13. The method of claim 12, wherein a material of the first
O-barrier layer comprises hafnium oxide.
14. The method of claim 12, wherein a material of the second
O-barrier layer comprises hafnium oxide.
15-18. (canceled)
19. The method of claim 12, wherein the second O-barrier layer is
only located on a top surface of the gate electrode.
20. The method of claim 12, wherein the second O-barrier layer is
located on a top surface and sidewalls of the gate electrode.
Description
CROSS-REFERENCE TO RELATED APPLICATION
[0001] This application claims the priority benefit of Taiwan
application serial no. 104136012, filed on Nov. 2, 2015. The
entirety of the above-mentioned patent application is hereby
incorporated by reference herein and made a part of this
specification.
BACKGROUND OF THE INVENTION
[0002] Field of the Invention
[0003] The invention is related to a semiconductor device and a
manufacturing method thereof, and more particularly, to a
semiconductor device having a fin-type structure and a
manufacturing method thereof.
[0004] Description of Related Art
[0005] With the rapid development in semiconductor process
techniques, to increase the speed and the performance of devices,
the size of the entire circuit device needs to be continuously
reduced, and device integrity needs to be continuously increased.
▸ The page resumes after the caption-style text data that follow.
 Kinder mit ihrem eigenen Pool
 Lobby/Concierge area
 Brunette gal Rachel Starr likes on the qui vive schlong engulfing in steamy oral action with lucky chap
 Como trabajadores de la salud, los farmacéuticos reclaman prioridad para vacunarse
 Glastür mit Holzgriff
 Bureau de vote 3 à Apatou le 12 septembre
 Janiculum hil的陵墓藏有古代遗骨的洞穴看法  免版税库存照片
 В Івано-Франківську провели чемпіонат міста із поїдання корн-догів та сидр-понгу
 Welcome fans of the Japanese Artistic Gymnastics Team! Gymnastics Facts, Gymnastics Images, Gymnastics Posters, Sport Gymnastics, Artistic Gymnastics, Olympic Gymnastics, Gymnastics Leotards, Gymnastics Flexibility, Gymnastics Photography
In general, in the development trend of a smaller circuit device in
semiconductors, the length of the channel region in transistors is
also gradually decreasing, so as to increase operating speed of the
devices. However, issues such as significant leakage current and
short channel effect readily occur to the transistor as a
result.
[0006] To overcome the above issues, in recent years, industries
have proposed a multi-gate structure in which the channel region is
sandwiched via a gate, such that the entire channel region is
affected by the electric field of the gate and leakage current is
reduced as a result. The fin-type field effect transistor is a
common transistor having a multi-gate structure. FIG. 1 is a
three-dimensional schematic of a known fin-type field effect
transistor. Referring to FIG. 1, in a fin-type field effect
transistor 10, an oxide substrate 100 has an oxide semiconductor
protrusion 102 thereon, a source 104a and a drain 104b are
respectively disposed on two opposite ends of the oxide
semiconductor protrusion 102, a gate insulating layer 106 is
disposed on the oxide substrate 100 and covers the oxide
semiconductor protrusion 102, the source 104a, and the drain 104b,
and a gate electrode 108 is disposed on the gate insulating layer
106 and across the oxide semiconductor protrusion 102.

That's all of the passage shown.